> [Yang Anda Kerjakan]
**a.** Jawab pertanyaan berikut berdasarkan kutipan tentang algoritma C45:
(i) Siapa yang disebut sebagai penyusun halaman ini?
(ii) Apa saja nilai variabel tujuan atau target yang disebutkan?
(iii) Berapa nilai yang diberikan kepada n di dalam fungsi ln pada kelas Hitung?
**b.** Kembalikan bagian kutipan tentang algoritma C45 yang dibuka dengan kata-kata berisi "for data in" dan ditutup dengan "unique[key] = sorted(list(val))". Salin tanpa perubahan apa pun.
**c.** Teruskan kutipan tentang algoritma C45, mulai dari bagian sesudah baris terakhirnya.

== Kutipan yang Diberikan

## Penerapan Algoritma C45 Menggunakan Python

Oleh Kelompok 5


Diberikan data dengan 4 Kategori yaitu:
1. Berat Badan
2. Jenis Kelamin
3. Tekanan Darah
4. Kadar Gula

dengan variabel tujuan atau target yaitu:
- Tidak Turunan
- Turunan

In [1]:
import pandas as pd
import copy
from anytree import Node as Noda
from anytree import RenderTree
from anytree.exporter import DotExporter


In [2]:
# Penentuan Fungsi" Bantuan:

class Hitung:
    @staticmethod
    def ln(x):
        n = 1000.0
        return n * ((x ** (1/n)) - 1)
    
    @staticmethod
    def log2(x):
        return Hitung.ln(x)/Hitung.ln(2)

class OlahData:
    @staticmethod
    def getUniqueSet(dataset,tujuan:str=None,done:list=[]):
        unique = {}
        
        for column in dataset['columns']:
            unique[column] = set({})
        
        for data in dataset['data']:
            for col,dt in zip(dataset['columns'],data):
                unique[col].add(dt)
        
        for key,val in unique.items():
            unique[key] = sorted(list(val))
        
        # Tujuan itu targetnya
        if tujuan:
            del unique[tujuan]
        else:
            unique.popitem()
        
        for done_col in done:
            del unique[done_col]
        
        return unique  




In [3]:

def getEntropy(daftar_target:list,jumlah:int) -> float:
    """Mencari Nilai Entropi Suatu Daftar Jumlah Target Suatu Kategori

    Args:
        daftar_target (list): Daftar Banyaknya kemunculan suatu kategori pada kriteria

    Returns:
        float: Besar Suatu Entropi
    """
    entropi =  0
    
    for target_qty in daftar_target:
        if target_qty ==0:
            return 0
        fraction = target_qty/jumlah
        entropi += -1*(Hitung.log2(fraction))*fraction
    
    return entropi


def getGain(daftar_entropi:list,entropi_utama:float,banyak_data_utama:int) ->float:
    """Mencari banyaknya gain

    Args:
        daftar_entropi (list): [banyak data, entropi]
        nilai_entropi_utama (float): nilai entropi
        banyak_data_utama (int): _description_

    Returns:
        float: _description_
    """

====
== Daftar yang Diberikan

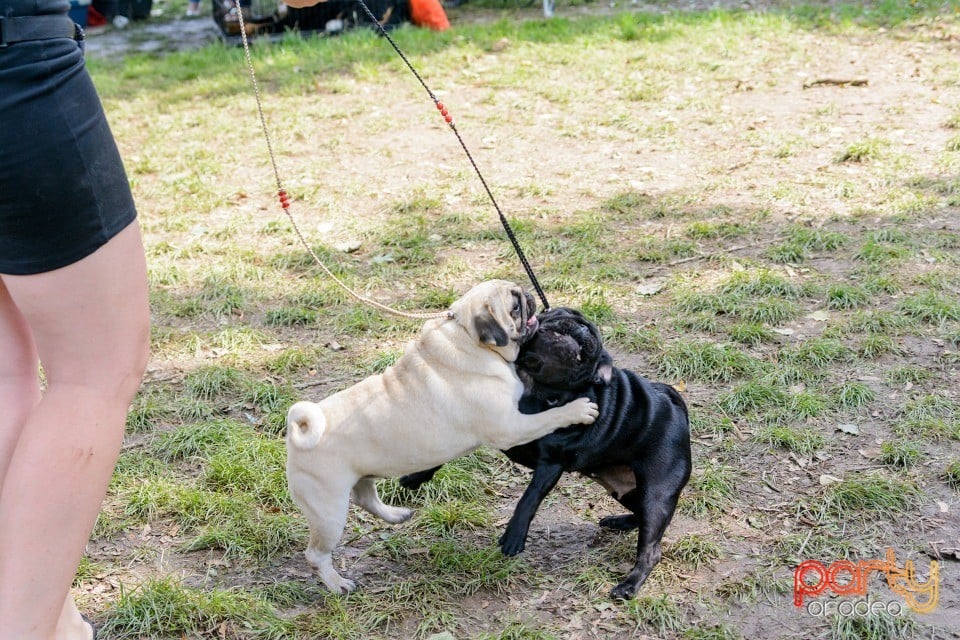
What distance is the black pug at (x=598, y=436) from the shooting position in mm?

====

> [Tanggapan]
**a.**
(i) Kelompok 5
(ii) Tidak Turunan dan Turunan
(iii) 1000.0

**b.**
for data in dataset['data']:
            for col,dt in zip(dataset['columns'],data):
                unique[col].add(dt)
        
        for key,val in unique.items():
            unique[key] = sorted(list(val))

**c.**
    gain = 0
    
    for qty, entropi in daftar_entropi:
        gain += (qty/banyak_data_utama)*entropi
    
    return entropi_utama - gain
    

# Pencarian Node Pertama

def akumulasi(BIGDATASET:dict) -> dict:
    """Menghitung banyak kemunculan suatu kriteria atau kategori terhadap tujuan

    Args:
        startpoint : {'nama': 'total', 'total': [15, 5, 20, 0.8106059411573272]},
        dataset (list): Suatu set yang berisi tiap baris dari data

    Returns:
        dict: {
            "meta":{"tujuan":[...ket, entropi]},
            "data":{
                "kriteria1":{
                    kategori1:[],
                    kategori2:[],
                    "gain":
                }
            }
        }
    """
    dataset = BIGDATASET['data']
    hasil = {
        "meta":{},
        "start_point":{
            'nama':"total",
            "total":[]},
        "data":{}
    }

    
    tmp = [ datum[-1] for datum in dataset]
    hasil['meta']['tujuan'] = list(set(tmp)) + ['total','entropi']
    tujuan_list = hasil['meta']['tujuan'][:-2]
    data = hasil['data']
    index_tujuan = -1
        
        
    
    
    # Menghitung total
    
    
    start_point  = BIGDATASET['start_point']
    if start_point:
        hasil['start_point']['nama'] = '\n'.join(start_point)
        
    # Menghitung y/n saja
    for tujuan_total in hasil['meta']['tujuan'][:-2]:
        hasil['start_point']['total'].append(tmp.count(tujuan_total))
        
    total = sum(hasil['start_point']['total'])
    entropi = getEntropy(hasil['start_point']['total'],total)
    
    hasil['start_point']['total'].extend([total,entropi])
    
    
    # Melakukan Iterasi terhadap Dataset
    for nama_kriteria,kriteria in BIGDATASET['unique'].items():

        index = BIGDATASET['columns'].index(nama_kriteria)
        
        data[nama_kriteria] = {} 
        
        l_entropi_kriteria = []
        
        for kategori in kriteria:
            
            data[nama_kriteria][kategori] = []
            
            total = 0
            for idx_pencatatan, tujuan in enumerate(tujuan_list):
                collection = [kategori,tujuan]
                data[nama_kriteria][kategori].append(0)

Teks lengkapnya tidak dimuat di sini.